Chapter Twenty-One
TEN MINUTES AFTER walking into the Jack Thistle tavern, Vince was slurping the broth in his fish stew and wiping the excess from his moustache. He hadn’t eaten as well as he’d liked the previous night at Silver Hope, and his rumbling stomach had woken him early. The food in the tavern could hardly be described as first-rate but it did the job.
He didn’t know his way around a kitchen. When he’d been working at the asylum, his meals had been provided. Before that, local businesses had been falling over themselves to provide food for him in a bid to earn his favour. For a time, he’d had someone taste the food before he ate it. Better safe than sorry.
The tavern didn’t object to his presence. Located so close to the docklands, the clientele consisted mostly of visiting sailors looking to make the most of their brief shore leave. They were wont to overdo it, and fights were common. The tavern keeper said it helped to avoid trouble to have the Watch Commander eat there.
When he finished his food, he asked for a quill pen and some paper. He was still sketching on it when young Brendan arrived. “Find this. Quick as you can. Two crowns in it for you.” He folded the paper and handed it to him, sending the lad on his way.

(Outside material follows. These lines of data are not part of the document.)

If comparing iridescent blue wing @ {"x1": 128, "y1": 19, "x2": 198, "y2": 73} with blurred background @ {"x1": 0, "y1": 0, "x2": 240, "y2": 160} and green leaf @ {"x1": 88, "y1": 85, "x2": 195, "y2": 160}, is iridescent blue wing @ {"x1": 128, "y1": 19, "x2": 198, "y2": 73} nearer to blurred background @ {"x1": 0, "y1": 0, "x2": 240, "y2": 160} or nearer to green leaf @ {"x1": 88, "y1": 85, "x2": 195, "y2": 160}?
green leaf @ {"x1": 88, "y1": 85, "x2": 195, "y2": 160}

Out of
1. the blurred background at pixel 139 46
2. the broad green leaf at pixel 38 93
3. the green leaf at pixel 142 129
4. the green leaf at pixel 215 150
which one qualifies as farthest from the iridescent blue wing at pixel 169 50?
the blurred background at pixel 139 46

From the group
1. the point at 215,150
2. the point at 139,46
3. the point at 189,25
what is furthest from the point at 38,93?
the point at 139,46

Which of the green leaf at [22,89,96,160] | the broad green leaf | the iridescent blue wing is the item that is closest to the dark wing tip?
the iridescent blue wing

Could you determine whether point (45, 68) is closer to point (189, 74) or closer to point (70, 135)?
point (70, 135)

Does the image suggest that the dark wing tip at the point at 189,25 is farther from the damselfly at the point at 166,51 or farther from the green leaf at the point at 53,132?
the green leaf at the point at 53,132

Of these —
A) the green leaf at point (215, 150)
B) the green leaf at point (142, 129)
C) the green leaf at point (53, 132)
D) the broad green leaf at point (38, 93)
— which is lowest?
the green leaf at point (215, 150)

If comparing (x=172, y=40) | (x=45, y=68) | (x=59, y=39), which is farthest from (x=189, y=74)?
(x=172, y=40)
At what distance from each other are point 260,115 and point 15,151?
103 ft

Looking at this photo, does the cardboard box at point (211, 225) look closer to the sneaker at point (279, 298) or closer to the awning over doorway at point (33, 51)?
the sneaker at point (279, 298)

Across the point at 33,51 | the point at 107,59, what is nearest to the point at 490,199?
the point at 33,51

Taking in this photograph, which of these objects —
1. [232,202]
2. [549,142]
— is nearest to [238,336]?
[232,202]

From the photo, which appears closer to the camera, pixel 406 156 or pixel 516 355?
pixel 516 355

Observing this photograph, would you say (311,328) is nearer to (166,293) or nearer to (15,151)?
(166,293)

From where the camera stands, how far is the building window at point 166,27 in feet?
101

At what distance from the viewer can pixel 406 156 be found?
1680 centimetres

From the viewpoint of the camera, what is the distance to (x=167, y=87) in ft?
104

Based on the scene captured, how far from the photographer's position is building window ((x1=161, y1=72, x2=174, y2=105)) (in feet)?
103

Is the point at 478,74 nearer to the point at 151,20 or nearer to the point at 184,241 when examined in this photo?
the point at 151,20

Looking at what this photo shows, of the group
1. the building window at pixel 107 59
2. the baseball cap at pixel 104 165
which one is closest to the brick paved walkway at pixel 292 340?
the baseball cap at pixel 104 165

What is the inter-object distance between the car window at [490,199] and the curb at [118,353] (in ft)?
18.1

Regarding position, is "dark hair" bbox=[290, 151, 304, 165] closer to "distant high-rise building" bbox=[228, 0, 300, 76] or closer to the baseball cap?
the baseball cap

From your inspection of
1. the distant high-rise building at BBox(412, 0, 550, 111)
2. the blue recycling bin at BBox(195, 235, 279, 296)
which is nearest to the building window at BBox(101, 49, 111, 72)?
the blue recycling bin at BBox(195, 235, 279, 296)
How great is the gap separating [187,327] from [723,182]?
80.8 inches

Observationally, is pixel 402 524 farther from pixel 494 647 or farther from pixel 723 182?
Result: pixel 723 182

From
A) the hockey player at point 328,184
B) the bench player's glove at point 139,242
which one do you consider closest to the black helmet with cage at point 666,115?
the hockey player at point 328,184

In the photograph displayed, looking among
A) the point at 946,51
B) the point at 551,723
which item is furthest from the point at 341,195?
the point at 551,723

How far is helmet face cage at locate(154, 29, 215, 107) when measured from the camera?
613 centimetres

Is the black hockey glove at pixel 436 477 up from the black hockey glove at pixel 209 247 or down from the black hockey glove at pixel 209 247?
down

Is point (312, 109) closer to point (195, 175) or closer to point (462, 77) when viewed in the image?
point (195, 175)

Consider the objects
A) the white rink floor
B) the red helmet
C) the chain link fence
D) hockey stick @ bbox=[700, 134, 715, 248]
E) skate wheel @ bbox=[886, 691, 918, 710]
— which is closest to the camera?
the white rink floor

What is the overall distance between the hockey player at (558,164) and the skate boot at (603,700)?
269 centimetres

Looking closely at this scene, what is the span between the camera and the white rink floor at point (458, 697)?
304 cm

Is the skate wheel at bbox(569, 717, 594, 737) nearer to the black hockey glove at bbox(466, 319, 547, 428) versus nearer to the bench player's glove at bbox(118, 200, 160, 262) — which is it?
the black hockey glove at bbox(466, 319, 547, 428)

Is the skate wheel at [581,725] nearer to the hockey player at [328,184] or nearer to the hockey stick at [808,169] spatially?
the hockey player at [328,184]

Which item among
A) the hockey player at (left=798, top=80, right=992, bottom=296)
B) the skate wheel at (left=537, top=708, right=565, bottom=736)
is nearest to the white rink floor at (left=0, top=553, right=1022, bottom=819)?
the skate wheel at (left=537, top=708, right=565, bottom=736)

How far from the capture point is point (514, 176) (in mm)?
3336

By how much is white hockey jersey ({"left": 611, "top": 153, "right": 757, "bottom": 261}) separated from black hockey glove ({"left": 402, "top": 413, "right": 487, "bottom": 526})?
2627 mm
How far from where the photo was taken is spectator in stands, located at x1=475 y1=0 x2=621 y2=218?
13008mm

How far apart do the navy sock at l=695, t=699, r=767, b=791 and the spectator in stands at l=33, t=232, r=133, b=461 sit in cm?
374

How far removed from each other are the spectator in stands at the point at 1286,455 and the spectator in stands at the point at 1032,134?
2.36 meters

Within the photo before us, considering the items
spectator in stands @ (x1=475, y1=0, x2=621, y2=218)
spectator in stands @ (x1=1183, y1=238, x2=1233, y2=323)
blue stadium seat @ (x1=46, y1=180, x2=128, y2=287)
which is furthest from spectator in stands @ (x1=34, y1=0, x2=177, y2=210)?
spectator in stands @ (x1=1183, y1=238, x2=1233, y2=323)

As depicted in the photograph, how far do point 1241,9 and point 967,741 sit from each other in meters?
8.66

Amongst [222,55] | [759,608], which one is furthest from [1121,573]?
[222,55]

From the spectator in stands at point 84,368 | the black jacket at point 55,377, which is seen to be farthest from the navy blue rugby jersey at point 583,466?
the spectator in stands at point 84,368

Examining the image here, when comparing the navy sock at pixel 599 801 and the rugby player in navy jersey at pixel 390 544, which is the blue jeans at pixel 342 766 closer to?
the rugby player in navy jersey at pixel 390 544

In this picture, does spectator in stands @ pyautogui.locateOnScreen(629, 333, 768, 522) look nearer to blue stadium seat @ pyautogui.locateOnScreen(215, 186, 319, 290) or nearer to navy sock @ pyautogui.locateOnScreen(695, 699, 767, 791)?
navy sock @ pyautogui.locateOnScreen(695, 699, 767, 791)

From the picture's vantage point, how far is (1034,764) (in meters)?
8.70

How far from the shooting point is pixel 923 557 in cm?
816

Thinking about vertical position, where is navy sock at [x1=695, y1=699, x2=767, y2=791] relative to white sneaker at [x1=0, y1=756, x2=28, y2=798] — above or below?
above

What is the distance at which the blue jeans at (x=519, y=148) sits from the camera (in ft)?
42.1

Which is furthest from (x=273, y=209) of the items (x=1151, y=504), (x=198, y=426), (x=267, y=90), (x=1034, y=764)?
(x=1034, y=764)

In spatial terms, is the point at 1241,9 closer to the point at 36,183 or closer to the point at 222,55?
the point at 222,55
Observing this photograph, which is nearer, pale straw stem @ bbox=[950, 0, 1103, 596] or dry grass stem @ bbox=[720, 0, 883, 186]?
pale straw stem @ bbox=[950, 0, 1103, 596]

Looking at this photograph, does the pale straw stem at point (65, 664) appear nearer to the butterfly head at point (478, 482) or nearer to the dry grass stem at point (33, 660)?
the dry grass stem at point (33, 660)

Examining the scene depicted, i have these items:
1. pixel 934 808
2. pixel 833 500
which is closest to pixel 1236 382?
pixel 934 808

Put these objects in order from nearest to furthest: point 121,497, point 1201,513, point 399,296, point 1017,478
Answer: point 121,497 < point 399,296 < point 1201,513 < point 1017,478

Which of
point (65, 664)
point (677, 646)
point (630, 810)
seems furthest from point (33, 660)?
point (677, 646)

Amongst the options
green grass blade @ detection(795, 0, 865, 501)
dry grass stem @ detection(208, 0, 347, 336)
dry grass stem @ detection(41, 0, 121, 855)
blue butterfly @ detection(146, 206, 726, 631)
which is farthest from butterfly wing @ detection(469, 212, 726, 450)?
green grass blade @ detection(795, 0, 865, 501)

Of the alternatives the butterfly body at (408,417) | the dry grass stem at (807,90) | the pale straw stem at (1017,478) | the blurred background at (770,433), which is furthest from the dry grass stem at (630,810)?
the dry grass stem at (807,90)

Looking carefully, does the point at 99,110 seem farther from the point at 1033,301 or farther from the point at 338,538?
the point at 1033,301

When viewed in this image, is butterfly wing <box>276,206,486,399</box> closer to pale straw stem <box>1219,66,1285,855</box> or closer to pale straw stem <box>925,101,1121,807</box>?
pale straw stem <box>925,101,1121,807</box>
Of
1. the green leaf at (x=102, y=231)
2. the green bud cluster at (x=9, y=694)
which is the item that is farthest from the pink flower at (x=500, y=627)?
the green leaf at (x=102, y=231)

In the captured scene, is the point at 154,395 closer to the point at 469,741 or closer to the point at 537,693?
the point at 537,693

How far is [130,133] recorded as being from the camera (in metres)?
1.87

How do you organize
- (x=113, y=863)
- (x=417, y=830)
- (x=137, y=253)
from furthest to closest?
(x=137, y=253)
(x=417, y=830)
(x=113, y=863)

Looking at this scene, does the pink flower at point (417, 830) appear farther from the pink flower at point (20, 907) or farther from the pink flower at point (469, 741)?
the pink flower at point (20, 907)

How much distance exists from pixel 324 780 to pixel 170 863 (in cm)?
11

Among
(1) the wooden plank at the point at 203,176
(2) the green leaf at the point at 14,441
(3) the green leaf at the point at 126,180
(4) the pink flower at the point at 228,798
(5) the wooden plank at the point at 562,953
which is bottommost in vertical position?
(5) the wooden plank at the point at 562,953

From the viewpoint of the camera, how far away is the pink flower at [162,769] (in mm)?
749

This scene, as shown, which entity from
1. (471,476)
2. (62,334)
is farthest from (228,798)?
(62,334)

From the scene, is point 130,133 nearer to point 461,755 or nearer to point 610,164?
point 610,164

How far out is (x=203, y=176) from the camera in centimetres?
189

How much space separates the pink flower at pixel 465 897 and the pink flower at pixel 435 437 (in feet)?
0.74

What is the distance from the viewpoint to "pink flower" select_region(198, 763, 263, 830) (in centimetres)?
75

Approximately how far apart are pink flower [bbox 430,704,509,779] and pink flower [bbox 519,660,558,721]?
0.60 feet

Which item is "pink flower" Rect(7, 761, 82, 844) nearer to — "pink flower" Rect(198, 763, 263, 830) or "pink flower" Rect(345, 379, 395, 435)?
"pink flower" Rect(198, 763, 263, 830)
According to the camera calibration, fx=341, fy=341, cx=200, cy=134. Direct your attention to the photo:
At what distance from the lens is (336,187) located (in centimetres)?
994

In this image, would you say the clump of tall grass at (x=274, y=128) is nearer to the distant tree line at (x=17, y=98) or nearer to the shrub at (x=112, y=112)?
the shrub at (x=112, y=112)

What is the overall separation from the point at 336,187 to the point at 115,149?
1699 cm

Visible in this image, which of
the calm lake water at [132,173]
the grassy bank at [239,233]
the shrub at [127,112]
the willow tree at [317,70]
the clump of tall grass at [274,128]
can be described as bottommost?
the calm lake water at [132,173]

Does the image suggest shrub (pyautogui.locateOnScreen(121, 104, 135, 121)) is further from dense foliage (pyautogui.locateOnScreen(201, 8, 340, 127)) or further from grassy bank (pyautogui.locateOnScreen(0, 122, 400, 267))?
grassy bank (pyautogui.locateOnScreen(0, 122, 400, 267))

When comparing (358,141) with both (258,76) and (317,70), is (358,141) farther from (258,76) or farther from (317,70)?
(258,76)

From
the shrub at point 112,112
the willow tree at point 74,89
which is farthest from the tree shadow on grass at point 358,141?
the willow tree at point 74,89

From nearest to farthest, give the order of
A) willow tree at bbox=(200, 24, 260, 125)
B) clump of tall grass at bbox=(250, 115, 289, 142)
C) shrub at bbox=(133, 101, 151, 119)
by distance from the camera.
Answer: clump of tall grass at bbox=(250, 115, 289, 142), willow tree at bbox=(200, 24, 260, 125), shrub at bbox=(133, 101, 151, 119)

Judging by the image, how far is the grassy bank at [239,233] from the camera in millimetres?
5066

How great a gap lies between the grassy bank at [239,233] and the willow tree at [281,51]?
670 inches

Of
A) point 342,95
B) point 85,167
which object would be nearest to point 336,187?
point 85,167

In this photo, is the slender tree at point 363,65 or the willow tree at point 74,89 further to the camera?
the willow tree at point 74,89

Vince’s sleeping had been erratic. Between working in the Watch House at night and keeping an eye on the Gunbrides by day, he hardly had time to get his head down. So when word whipped round the tavern about how the C.T.C. headquarters was under attack, he didn’t quite know what to make of it.
He slapped a coin on the table, grabbed his tricorne, and rushed outside. Sure enough, from farther down the docklands, screams and shouts could be heard. Then the occasional crack of a musket shot. By the time he ran there, the fighting had ended. He found James’s lieutenant, Hancock, in the confusion of soldiers and smoke.
“The Gunbrides,” she said. “Raided C.T.C. headquarters in broad daylight.”
“Why?” Vince asked.
“Weapons and ammunition,” she said. “Presumably to make up for the cache you intercepted at the docks last week. We’re regrouping and then we’re going after them. It’s not as if we don’t know where to find them.”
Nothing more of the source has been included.